You are on page 1of 6

Object Detection using Deep Learning

Research Area: Image Processing, Machine Learning

Abstract

In the field of autonomous robotics, path planning is an important element in order to enable a robot to
move from one point to another targeted destination by using the shortest path. By using the shortest
path, undesirable turning and braking can be avoided and this leads to less computation time and lower
cost. Object detection is important in the robotics field as during the process of path planning, mapping
and executing tasks, a robot needs information about the surrounding environment and location of
objects. The working principle of object recognition is to detect objects in the real world from input image
of the surroundings with prior information about the object models in object database. The ability of
robot to recognize a known object which is placed in object database from different points of view will be
helpful in assisting the search and rescue activity in locating the position of a victim in particular or objects
in general (Ekvall, Kragic and Jensfelt, 2007).

Deep learning is a machine learning technique that deploys several convolutional layers to train
an artificial neural network by using complex functions. By doing so, deep learning improves the
performance and decreases the time for training by using automated training and multiple deep neural
networks.. These assignment varies in the structure of interpretation of data processing and the method
of communications between the convolutional layers (Shabbir and Anwer, 2018).

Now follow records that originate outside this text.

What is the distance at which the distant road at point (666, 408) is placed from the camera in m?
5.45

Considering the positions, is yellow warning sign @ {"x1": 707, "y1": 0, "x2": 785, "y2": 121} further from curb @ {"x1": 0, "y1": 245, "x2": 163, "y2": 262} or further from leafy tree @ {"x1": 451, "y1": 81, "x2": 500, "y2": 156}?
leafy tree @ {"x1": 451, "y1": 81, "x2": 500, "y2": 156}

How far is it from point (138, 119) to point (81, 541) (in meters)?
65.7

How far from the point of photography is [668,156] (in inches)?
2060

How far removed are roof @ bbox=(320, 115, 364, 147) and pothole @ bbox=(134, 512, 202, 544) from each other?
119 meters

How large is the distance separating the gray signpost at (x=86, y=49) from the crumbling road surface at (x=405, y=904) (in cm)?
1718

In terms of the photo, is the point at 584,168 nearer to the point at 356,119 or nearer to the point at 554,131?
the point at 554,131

The aim of this research project is to develop deep learning models for object recognition. Various
modelling techniques in deep neural network design will be studied and applied for their effectiveness in
improving the performance of deep neural network for Object detection. The focus of this project will be
Object detection for robot navigation The outcome of this project will be the presentation of the
architectures of deep learning which may help in faster and more accurate object detection that may in
turn help in robust robot navigation.

Objectives

i) To investigate and understand deep neural network (DNN) designs

ii) To investigate the effectiveness of deep learning in object detection for robotic navigation

iii) To improve the performance of the deep learning architecture in object detection
Literature Review

Autonomous navigation in robotic field implies that the robot is capable of extracting information
or data such as corner and edges from the real world environment and then perform specific
responses according to the information obtained from the sensors. Therefore object detection is
carried out by the robot from time to time to acquire the information from external unknown
environment. However, object detection process often consumes a lot of time as a huge amount of
trial and error for fine tuning the parameters used. In order to make the system more robust, deep
learning may help to speed up the process as well as performance.
Region-based Convolutional Network (R-CNN) is constructed by using the selective
search method for region detection and deep learning for identification of object. This model
increases the computation efficiency by comparing with exhaustive search method as this model
only initializes from small region and later merge into a final group which contains the object
detected in the entire image by classifying the colour spaces and similarity metrics (Uijlings et al.,
2013).
The R-CNN model and SVM classifiers are trained based on the ImageNet dataset and PASCAL
VOC dataset. After extracts features are extracted from the image and feed into CNN, SVM classifier
begins to detect possible objects and then linear regressor makes adjustment to the coordinates of
bounding box formed around the object detected. The R-CNN model has proven to achieve a 62.4% mean
average precision (mAP) score over the 2012 PASCAL VOC test dataset and 31.4% mAP score over the
2013 ImageNet dataset (Uijlings et al., 2013).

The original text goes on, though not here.